Extracted page text data:
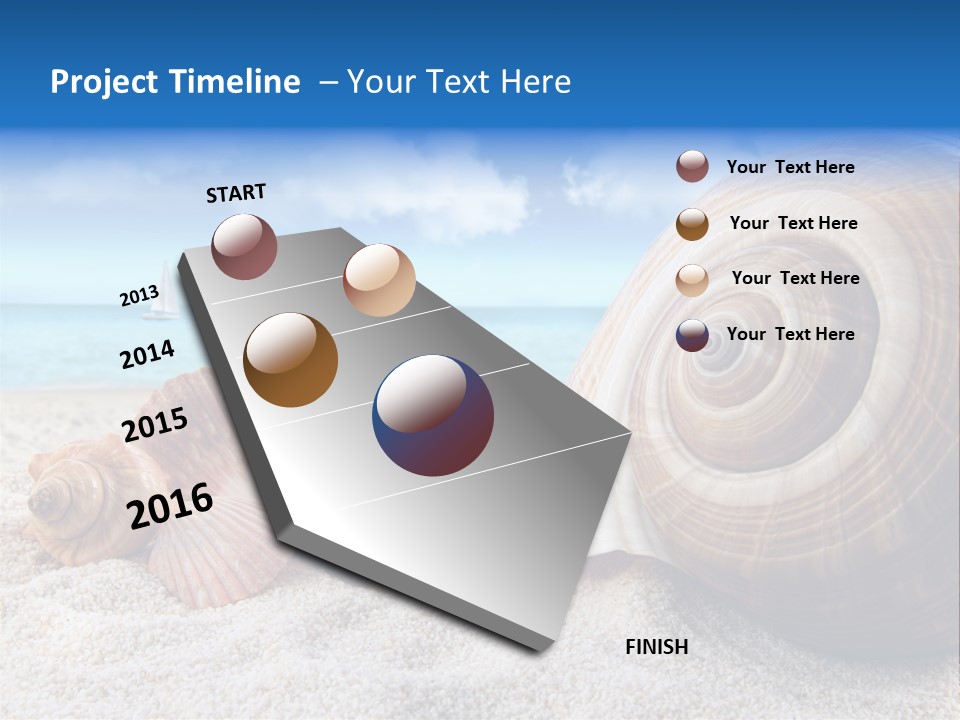 Project Timeline – Your Text Here

START

2013

2014

2015

2016

FINISH

Your Text Here

Your Text Here

Your Text Here

Your Text Here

Exercise description: Set the entries down exactly, but not the pictures.

Response:
 Project Timeline – Your Text Here

START

2013

2014

2015

2016

FINISH

Your Text Here

Your Text Here

Your Text Here

Your Text Here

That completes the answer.